The MoD was forced to set up a secret evacuation scheme after an official accidentally leaked details of Afghans who might be vulnerable to the Taliban
More than 7,000 Afghans are expected to be resettled in the UK because of a massive Government data leak, with the full costs of the blunder unknown even to officials, the spending watchdog has found.
The National Audit Office (NAO), which scrutinises public spending for Parliament, said an estimated 7,355 people will be resettled through a secret scheme designed to bring victims of the massive data breach to the UK.
The Ministry of Defence (MoD) estimated that the emergency scheme, which was kept under wraps until July 2025 through a gag order on journalists, will cost the taxpayer £850m in resettlement costs and at least £2.5m in legal fees.
But the NAO found that the MoD did not know exactly how much it spent on the scheme because it did not separately identify these costs in its accounting system.
It also warned that the potential cost of future compensation claims against the MoD as a result of the data breach was “unknown.”
The Afghan Response Route (ARR) was set up in April 2024 to bring over Afghans whose safety had been jeopardised by a data breach two years earlier.
During the breach, the personal details of 18,700 people who may be at risk from the Taliban and had applied to the Afghanistan Relocations and Assistance Policy (ARAP) scheme were accidentally shared by an MoD official.

The ARR scheme arranged or funded relocation to the UK, offered accommodation for up to nine months, support to find a long-term home and learn English, as well as access to healthcare, education and other public services, for them and their families.
Of the 18,700 people whose data was leaked, 4,716 have so far been offered resettlement in the UK.
Of these, 3,185 individuals were already eligible for other reasons through the ARAP scheme, but 1,531 were offered resettlement directly as a result of the breach.
At the end of July 2025, the MoD internally estimated that, including both the 1,531 principals and their family members, the ARR would result in 7,355 people being resettled in the UK directly as a result of the data breach, the NAO said.
This means each resettled individual bringing an average of nearly five family members.
However, this could change as applications are received and processed, the NAO said.
What was the data breach and why was the scheme set up?
The data breach occurred in February 2022 when a MoD official emailed a spreadsheet that contained a hidden tab containing the details of 18,700 applicants to the ARAP scheme to a “trusted source” outside of the MoD.
ARAP was a scheme which resettled Afghans who had worked with the British forces during their military presence in the country between 2001 and 2021, often at great personal risk, in the UK.
It was set up shortly before the Taliban seized control of Afghanistan in August 2021, when 2.5 million people fled the country, and it scaled up at that point.
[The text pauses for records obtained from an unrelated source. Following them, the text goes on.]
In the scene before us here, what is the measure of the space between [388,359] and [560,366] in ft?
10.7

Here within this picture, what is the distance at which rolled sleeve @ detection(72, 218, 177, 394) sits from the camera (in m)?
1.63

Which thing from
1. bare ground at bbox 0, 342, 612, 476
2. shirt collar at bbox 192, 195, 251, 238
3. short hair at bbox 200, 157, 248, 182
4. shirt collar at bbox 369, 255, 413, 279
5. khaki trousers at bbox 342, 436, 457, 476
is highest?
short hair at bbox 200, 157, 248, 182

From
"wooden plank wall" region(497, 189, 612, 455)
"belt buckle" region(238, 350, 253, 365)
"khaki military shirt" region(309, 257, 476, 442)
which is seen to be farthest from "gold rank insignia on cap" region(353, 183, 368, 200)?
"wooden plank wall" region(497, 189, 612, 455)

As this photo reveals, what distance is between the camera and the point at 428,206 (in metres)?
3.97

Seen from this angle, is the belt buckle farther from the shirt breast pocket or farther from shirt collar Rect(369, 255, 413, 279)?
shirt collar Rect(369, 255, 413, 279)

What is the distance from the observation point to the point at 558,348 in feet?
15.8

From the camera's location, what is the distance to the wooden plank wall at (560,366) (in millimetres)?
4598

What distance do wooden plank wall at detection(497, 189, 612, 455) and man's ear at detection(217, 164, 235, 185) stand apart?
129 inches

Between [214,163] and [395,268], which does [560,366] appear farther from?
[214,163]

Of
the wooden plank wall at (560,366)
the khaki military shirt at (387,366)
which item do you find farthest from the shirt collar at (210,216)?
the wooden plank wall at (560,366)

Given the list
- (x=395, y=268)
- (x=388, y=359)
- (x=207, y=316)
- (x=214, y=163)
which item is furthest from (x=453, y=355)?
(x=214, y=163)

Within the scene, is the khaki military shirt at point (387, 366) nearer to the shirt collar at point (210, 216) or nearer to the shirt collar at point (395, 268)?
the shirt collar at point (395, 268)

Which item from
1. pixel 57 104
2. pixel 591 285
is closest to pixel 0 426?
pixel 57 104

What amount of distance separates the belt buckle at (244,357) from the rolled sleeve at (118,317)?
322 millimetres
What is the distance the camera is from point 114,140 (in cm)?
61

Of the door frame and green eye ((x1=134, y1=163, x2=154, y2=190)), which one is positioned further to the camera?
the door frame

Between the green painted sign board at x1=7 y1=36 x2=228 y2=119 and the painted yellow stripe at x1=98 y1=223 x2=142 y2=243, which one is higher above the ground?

The spreadsheet contained names, contact details, and in some cases, family information of applicants.
The breach was not discovered until August 2023, when personal details of ten individuals from the dataset were posted online on Facebook.
The ARR scheme was set up specifically for people whose details were in the spreadsheet and subsequently were at high risk of reprisals by the Taliban as a result of the breach.
It was kept secret by a superinjunction granted by the High Court, designed to protect the safety of those being resettled.
Total cost unknown ‘due to accounting system’
The MoD said it would not separately identify the costs of the resettlement scheme in its accounting system in order to comply with the superinjunction.
The Defence Secretary stated in Parliament in June that the total cost of all Afghan relocation schemes to date is around £2.7 billion, but did not specify the costs of ARR within that.
Tobias Ellwood, a former defence minister, said that “the financial cost of a single colossal mistake continues to shock”, though said it was “difficult to see what little choice the MoD had but to respond by procuring an emergency resettlement programme.”
He added: “A series of Commons committees are now investigating the data breach. But the MOD should not wait until then to answer pressing questions about how obvious protocols were not in place that would have prevented the scale of this mistake – if not the human error in the first place.”

A defence insider said that the MoD cost estimations given to the NAO are based on current estimates of the cost per person to relocate, provide nine months transitional accommodation, and council funding to support settled accommodation, and that these costs are spread across different Government departments.
An independent review of the ARR scheme, known as the Rimmer review, completed in June 2025, found that it was unlikely that merely being included in the dataset would be grounds for being targeted by the Taliban, and that it was plausible that the contents of the dataset had not spread as widely or rapidly as was initially feared.
SSubsequently, the MoD closed the scheme and scrapped the superinjunction which had kept it hidden.
An MOD spokesperson said: “We are committed to honouring the moral obligation we owe to those Afghans who stood with us and risked their lives.
“Since taking the decision to support the lifting of the super injunction brought by the previous government, we have been clear on the costs associated with relocating eligible Afghans to the UK – and are fully committed to transparency.
“The cost of all Afghan resettlement schemes, including the Afghan Response Route, has been fully funded as part of the Government’s Spending Review.”